MTV debuted the year I graduated from college, and I watched it avidly until it morphed from music television to ridiculous reality television. Wham woke me up before I went-went. I danced along in big shoulder pads as George Michael made tight jeans, white T, and black leather jacket and boots an 80s uniform. And watched that same iconic jacket go up in flames as Linda Evangelista, Naomi Campbell, Christy Turlington, and Cindy Crawford lip-synced on the sultry Freedom video. He rocked the five o’clock shadow long before it became hipster-popular. I’d heard that he was working on new material and a Wham documentary recently. I hope we get to hear and see some of it.
I’ve had a crush on Alan Rickman since he played the soft-spoken scary villain Hans Gruber in Die Hard. The classically trained Royal Shakespeare Company actor portrayed my favorite Harry Potter character, Severus Snape, where that same soft/stern voice struck terror in the hearts of Hogwarts students. And I even adored him as the cheating Harry in Love Actually. I doubt anyone will have his power to charm and chill us simultaneously as he did.

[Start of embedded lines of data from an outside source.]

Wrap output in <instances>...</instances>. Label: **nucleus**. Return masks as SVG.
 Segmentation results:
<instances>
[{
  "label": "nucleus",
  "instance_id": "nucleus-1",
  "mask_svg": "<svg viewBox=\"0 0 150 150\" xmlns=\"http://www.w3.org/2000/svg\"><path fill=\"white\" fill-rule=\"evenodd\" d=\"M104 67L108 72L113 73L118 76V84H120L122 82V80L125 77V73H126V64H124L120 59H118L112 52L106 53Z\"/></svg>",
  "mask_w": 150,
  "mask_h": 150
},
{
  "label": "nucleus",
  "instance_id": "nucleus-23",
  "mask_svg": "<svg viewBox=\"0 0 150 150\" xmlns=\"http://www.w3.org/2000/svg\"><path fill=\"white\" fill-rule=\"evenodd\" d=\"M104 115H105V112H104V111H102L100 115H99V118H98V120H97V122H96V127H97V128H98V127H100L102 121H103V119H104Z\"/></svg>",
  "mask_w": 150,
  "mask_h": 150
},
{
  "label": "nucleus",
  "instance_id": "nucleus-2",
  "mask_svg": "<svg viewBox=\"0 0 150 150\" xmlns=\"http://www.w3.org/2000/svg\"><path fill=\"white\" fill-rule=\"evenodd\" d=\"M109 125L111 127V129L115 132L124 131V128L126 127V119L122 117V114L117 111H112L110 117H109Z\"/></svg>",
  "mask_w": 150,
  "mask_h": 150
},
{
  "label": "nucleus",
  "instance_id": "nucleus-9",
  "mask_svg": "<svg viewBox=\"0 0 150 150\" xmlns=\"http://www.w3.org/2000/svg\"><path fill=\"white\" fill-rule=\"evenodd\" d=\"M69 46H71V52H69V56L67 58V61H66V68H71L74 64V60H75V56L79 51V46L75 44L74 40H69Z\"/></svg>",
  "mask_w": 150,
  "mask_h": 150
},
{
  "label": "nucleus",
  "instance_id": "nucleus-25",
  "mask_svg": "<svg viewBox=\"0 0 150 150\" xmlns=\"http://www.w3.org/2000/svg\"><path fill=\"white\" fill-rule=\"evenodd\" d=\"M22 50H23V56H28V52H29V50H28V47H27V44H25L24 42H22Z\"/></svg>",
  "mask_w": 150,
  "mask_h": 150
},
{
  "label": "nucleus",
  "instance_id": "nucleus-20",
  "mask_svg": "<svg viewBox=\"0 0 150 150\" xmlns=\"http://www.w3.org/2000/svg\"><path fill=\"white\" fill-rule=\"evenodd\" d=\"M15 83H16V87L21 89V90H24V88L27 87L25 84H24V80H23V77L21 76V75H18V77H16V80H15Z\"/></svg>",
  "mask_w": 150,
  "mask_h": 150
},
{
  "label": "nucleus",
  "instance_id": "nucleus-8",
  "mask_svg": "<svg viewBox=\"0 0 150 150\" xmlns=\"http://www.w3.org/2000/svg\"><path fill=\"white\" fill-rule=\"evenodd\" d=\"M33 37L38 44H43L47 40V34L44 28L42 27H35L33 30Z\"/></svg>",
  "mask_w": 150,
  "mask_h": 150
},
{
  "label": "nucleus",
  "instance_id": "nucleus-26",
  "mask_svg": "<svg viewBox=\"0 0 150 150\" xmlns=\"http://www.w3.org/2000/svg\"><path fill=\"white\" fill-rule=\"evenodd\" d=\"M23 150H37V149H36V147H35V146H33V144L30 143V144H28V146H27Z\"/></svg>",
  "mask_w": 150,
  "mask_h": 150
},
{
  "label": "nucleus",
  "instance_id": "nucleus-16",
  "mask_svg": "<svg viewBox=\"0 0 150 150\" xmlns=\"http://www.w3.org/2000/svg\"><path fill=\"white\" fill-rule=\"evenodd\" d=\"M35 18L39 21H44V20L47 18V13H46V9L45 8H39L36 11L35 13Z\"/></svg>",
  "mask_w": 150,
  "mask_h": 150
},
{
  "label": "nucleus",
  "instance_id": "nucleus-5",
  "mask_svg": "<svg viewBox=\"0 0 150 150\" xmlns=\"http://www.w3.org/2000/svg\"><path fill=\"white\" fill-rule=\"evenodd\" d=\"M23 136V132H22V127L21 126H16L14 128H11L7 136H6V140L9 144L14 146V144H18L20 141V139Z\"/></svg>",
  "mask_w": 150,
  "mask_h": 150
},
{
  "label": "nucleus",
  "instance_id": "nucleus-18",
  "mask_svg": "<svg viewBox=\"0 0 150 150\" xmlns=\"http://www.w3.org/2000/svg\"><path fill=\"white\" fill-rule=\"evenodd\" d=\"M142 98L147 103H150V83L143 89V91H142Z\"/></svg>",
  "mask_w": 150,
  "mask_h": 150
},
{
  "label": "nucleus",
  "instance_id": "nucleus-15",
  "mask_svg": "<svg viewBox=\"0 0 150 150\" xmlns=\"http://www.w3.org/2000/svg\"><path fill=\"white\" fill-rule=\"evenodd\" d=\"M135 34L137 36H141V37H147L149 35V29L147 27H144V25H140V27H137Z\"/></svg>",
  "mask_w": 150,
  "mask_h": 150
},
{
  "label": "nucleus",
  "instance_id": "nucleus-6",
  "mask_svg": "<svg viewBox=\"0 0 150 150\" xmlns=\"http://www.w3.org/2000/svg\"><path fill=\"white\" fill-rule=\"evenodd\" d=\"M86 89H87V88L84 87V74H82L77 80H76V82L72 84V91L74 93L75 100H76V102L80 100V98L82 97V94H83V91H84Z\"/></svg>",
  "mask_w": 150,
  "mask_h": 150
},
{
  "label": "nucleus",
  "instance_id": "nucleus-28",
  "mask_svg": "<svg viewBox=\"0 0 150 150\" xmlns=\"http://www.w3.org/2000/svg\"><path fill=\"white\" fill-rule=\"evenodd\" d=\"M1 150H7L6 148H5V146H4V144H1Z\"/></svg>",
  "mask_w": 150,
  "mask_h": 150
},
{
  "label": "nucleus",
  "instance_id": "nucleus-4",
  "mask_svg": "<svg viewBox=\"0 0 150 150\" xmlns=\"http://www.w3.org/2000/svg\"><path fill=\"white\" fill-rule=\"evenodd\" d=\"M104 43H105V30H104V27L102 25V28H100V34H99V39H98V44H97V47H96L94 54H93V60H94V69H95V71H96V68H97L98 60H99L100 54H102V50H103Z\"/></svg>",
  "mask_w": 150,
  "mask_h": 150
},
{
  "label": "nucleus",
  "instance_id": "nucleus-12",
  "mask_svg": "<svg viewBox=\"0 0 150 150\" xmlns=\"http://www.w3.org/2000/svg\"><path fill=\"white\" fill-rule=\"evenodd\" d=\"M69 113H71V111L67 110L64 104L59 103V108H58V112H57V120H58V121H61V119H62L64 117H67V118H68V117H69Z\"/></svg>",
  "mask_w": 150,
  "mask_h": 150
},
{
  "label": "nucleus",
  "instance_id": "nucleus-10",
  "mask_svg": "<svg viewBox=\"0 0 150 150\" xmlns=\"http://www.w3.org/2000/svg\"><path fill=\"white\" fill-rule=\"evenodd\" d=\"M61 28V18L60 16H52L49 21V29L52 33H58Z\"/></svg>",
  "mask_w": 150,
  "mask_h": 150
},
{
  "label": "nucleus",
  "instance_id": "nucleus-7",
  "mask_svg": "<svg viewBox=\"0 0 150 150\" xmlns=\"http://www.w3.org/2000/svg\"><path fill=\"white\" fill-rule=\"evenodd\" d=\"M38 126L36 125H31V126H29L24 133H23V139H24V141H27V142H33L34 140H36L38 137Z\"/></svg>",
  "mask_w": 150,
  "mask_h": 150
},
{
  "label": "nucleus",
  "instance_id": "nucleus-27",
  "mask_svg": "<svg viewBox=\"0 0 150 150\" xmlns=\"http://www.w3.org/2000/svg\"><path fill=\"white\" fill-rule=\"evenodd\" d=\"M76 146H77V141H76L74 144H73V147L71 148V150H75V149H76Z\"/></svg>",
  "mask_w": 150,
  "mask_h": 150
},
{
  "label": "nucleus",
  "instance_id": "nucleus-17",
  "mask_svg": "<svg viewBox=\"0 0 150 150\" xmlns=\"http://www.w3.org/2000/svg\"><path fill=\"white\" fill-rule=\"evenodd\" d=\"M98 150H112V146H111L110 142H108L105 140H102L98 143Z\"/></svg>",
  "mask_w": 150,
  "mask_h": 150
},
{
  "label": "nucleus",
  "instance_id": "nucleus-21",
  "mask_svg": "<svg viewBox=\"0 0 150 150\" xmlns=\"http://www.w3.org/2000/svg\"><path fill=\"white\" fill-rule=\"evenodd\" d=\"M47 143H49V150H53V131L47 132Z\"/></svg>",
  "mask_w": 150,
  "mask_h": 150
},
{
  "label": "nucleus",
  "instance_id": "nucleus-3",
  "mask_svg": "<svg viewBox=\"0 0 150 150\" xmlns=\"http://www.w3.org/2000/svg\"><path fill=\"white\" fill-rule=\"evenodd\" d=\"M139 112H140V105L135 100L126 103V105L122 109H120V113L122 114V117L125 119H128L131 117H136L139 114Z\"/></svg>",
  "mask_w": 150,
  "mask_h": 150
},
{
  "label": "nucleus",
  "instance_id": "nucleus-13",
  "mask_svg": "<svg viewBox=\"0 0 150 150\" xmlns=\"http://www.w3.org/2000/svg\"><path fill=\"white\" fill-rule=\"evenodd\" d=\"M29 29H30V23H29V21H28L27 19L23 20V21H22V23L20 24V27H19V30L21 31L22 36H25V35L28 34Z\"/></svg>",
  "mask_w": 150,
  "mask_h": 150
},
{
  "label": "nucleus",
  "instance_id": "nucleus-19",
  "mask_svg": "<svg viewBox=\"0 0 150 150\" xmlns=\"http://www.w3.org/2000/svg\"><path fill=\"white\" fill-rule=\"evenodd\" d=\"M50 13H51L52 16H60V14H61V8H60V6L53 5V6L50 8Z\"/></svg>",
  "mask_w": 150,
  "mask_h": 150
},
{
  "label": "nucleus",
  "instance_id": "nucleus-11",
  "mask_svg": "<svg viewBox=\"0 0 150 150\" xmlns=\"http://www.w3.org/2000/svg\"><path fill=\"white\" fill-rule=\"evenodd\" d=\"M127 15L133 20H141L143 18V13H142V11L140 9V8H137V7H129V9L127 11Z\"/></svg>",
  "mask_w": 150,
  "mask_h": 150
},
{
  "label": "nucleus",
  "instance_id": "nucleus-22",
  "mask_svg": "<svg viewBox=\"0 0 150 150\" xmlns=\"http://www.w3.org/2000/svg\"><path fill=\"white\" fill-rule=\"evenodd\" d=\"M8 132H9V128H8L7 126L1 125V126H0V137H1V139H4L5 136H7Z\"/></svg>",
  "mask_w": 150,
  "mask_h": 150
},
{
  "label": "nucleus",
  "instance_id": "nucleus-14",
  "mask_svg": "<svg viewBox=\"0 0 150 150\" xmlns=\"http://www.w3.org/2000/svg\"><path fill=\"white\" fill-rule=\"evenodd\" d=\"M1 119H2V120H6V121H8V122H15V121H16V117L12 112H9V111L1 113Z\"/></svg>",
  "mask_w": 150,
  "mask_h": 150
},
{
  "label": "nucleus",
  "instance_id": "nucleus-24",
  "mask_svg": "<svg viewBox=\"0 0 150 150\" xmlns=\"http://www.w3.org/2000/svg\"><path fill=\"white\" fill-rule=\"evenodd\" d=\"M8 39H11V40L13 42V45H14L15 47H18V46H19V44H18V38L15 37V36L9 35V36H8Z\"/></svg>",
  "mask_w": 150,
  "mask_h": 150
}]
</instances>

The cliché statement that they’re “gone too soon” applies to them and many others who died this year. I’m not certain what “not too soon” would mean exactly, and who is the arbiter of appropriately timed death, but when the artists feel like peers, it seems too soon to me. More and more of those who pass are from my generation than from my parents’ or grandparents’ – eras that already seemed bygone to me. This is my era, and I’m not ready for it to be bygone yet.